Hakim konstitusi Arief Hidayat menyampaikan pendapat berbeda atau dissenting opinion dalam putusan Mahkamah Konstitusi (MK) terkait perkara Perselisihan Hasil Pemilihan Umum (PHPU) atau sengketa pilpres 2024. Menurut Arief, pernyataan Joko Widodo alias Jokowi bahwa presiden boleh berkampanye tidak dapat diterima nalar sehat dan etika yang peka. Bahkan hakim MK Arief Hidayat dengan tegas menyatakan bahwa apa yang dilakukan oleh Presiden Jokowi sebagai upaya menyuburkan politik dinasti dan nepotisme sempit.
Arief pun mengulas bagian kedelapan tentang Kampanye Pemilu oleh Presiden dan Wakil Presiden dan Pejabat Negara lainnya pada Pasal 299 ayat (1), ayat (2), dan ayat (3); Pasal 300; dan Pasal 301 UU Pemilu. Berdasarkan penafsiran sistematis dan gramatikal terhadap pasal tersebut, telah secara jelas diatur bahwa hak presiden/wakil presiden untuk berkampanye digunakan pada saat pasangan calon presiden wakil presiden menjadi pasangan calon presiden wakil presiden dalam kontestasi pemilu. Hal ini tampak pada Pasal 301 UU Pemilu, yakni frasa ‘Yang telah ditetapkan secara resmi oleh KPU sebagai calon Presiden atau calon Wakil Presiden’.
“Oleh karena itu, apabila presiden/wakil presiden turut mengkampanyekan calon yang didukungnya, maka tindakan ini telah mencederai prinsip moral dan etika kehidupan berbangsa dan bernegara yang seharusnya dijunjung tinggi, sebagaimana termuat di dalam TAP MPR Nomor V/MPR/2001 tentang Etika Kehidupan Berbangsa,” bebernya.
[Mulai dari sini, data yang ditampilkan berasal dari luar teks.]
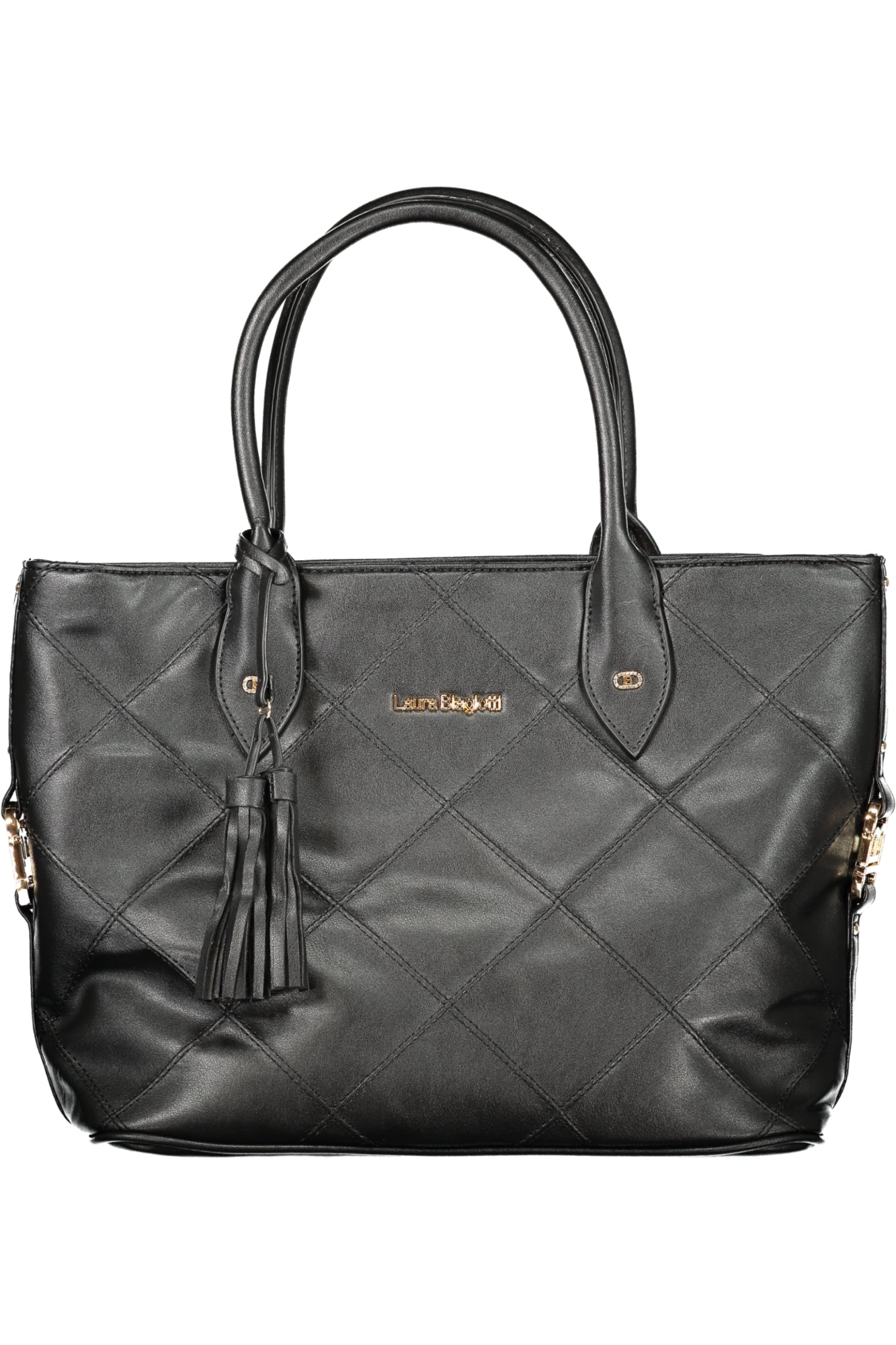 LAURA BIAGIOTTI WOMEN'S BLACK BAG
Secara filosofis, Tap MPR itu lahir sebagai akibat adanya kemunduran dalam etika kehidupan berbangsa, sehingga menyebabkan krisis multidimensi. Untuk memulihkannya kembali, maka MPR kala itu membuat Rumusan Pokok-Pokok Etika Kehidupan Berbangsa sebagai pedoman bagi pemerintah dan seluruh rakyat Indonesia, dalam rangka menyelamatkan dan meningkatkan mutu kehidupan berbangsa.
“Kembali ke soal perselisihan hasil pemilu, sejak pemilu presiden/wakil presiden tahun 2004, 2009, 2014, dan 2019 tak pernah ditemukan pemerintah turut campur dan cawe-cawe dalam pemilihan presiden\wakil presiden. Akan tetapi, pada pemilihan presiden/wakil presiden 2024, terjadi hiruk pikuk dan kegaduhan disebabkan secara terang-terangan Presiden dan aparaturnya bersikap tak netral bahkan mendukung pasangan calon presiden tertentu,” kata Arief.
“Apa yang dilakukan Presiden seolah mencoba menyuburkan spirit politik dinasti yang dibungkus oleh virus nepotisme sempit dan berpotensi mengancam tata nilai demokrasi ke depan,” ucap Arief.
Oleh karena itu, Arief menyatakan dalam memeriksa, mengadili, dan memutus perselisihan hasil pemilihan Umum presiden/wakil presiden tahun 2024 ini, MK sudah sepatutnya tidak hanya sekadar berhukum melalui pendekatan yang formal legalistik dogmatis yang hanya menghasilkan rumusan hukum yang rigid, kaku, dan bersifat prosedural.
“Melainkan perlu berhukum secara informal nonlegalistik ekstensif yang menghasilkan rumusan hukum yang progresif, solutif, dan substantif tatkala melihat adanya pelanggaran terhadap asas-asas pemilu yang langsung, umum, bebas, rahasia, jujur, dan adil,” Arief menandaskan.